Serves: 8; Time to prepare: 30 mins Time to cook: 1 ¼ – 1 ½ hrs; Cals per portion: 335
Tip: To make sure that the cooked meringues are really crisp, leave them to cool down completely in the switched off oven.
Ingredients: 5 medium egg whites; 150g (5oz) golden caster sugar; 150g (5oz) Demerara sugar; 30ml (2 tbsp) flaked almonds; 30ml (2 tbsp) plum jam; 15ml ( 1tbsp) lemon juice; 8 small ripe plums, halved and sliced with stones removed; 300ml (½ pt) double or whipping cream, softly whipped
- Place the egg whites in a clean, grease-free bowl, whisk until stiff but not dry. Mix together the sugars and gradually whisk them into the egg whites, 15ml (1 tbsp) at a time, to make a stiff, glossy meringue, reserving the last 15ml (1 tbsp) of sugar.
- Line two baking sheets with baking parchment. Mark a 23cm (9in) circle on one and a 15cm (6in) circle on the other one. Spread two-thirds of the meringue on to the larger circle, the rest on the smaller. Sprinkle on reserved sugar and almonds.

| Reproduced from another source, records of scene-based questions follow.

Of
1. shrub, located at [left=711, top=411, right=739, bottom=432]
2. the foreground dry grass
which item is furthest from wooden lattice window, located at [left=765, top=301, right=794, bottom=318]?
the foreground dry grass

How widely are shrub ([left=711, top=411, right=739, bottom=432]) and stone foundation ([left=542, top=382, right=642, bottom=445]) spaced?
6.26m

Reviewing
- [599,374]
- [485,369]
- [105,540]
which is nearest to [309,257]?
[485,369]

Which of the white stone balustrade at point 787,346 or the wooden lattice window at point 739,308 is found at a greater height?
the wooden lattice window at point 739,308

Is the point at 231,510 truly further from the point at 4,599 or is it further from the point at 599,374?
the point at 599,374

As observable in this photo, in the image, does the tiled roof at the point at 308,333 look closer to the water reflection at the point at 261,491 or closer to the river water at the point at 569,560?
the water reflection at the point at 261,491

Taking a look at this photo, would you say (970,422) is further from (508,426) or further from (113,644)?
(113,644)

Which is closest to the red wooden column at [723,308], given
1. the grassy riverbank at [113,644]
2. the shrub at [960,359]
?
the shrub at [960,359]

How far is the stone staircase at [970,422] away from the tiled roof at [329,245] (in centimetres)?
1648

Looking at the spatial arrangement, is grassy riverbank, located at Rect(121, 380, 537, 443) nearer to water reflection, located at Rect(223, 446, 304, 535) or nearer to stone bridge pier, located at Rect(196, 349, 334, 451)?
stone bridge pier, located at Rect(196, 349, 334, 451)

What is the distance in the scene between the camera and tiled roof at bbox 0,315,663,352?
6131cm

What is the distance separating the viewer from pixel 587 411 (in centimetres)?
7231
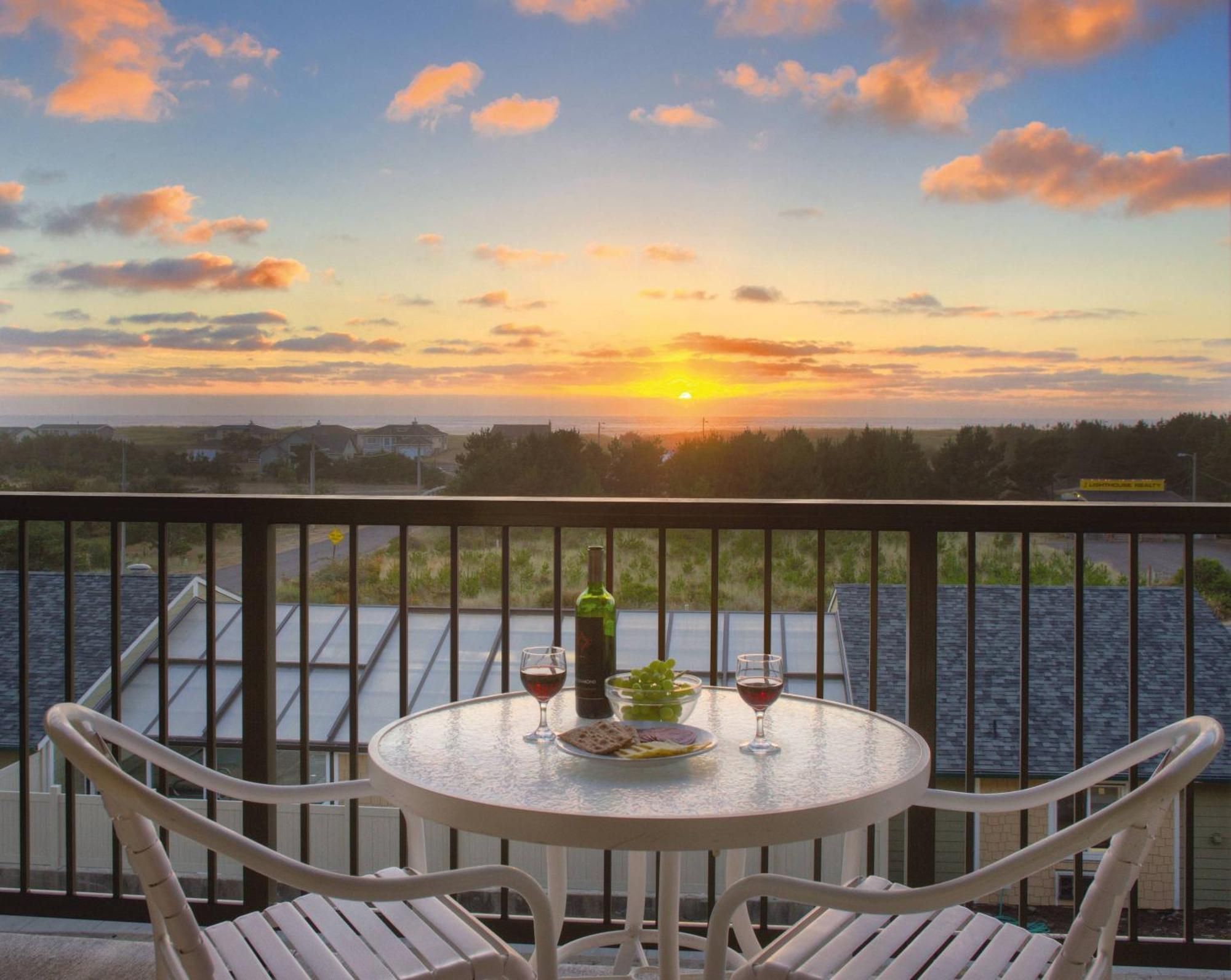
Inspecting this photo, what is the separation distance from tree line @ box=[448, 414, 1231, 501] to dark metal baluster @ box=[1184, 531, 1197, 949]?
26.4ft

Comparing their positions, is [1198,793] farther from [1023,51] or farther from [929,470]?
[1023,51]

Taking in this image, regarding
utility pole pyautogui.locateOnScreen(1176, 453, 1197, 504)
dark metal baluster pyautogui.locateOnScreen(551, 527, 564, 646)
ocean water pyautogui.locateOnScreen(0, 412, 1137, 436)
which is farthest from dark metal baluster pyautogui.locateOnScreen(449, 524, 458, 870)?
ocean water pyautogui.locateOnScreen(0, 412, 1137, 436)

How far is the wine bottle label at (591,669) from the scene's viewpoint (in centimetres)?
166

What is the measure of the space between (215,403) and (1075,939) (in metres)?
13.6

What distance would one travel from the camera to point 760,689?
155 cm

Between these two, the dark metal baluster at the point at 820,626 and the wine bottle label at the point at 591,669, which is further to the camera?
the dark metal baluster at the point at 820,626

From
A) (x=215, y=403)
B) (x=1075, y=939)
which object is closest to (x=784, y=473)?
(x=215, y=403)

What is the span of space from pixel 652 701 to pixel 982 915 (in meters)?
0.65

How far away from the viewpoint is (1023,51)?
11297 mm

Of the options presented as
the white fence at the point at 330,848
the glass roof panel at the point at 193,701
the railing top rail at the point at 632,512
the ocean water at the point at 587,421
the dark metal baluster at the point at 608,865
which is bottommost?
the white fence at the point at 330,848

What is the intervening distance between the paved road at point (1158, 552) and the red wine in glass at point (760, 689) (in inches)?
46.5

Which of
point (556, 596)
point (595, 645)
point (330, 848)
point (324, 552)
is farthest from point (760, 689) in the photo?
point (324, 552)

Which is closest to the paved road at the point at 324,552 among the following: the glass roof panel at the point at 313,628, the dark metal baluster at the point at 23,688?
the glass roof panel at the point at 313,628

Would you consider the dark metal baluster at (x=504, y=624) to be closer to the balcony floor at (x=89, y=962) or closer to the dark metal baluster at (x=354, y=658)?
the balcony floor at (x=89, y=962)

- Bake the meringues in a preheated oven at 140oC, 275oF, Gas 1 for 1 ¼ – 1 ½ hrs until firm and crisp. Leave to cool completely. Put the jam, lemon juice and 15ml (1 tbsp) water in a small pan and heat until jam melts. Stir in the plums, then cool.
- Carefully remove the meringues from the baking parchment and place the larger one on a flat plate. Spoon over the whipped cream and top with two-thirds of the plums and syrup. Top with the smaller meringue circle and rest of the plums.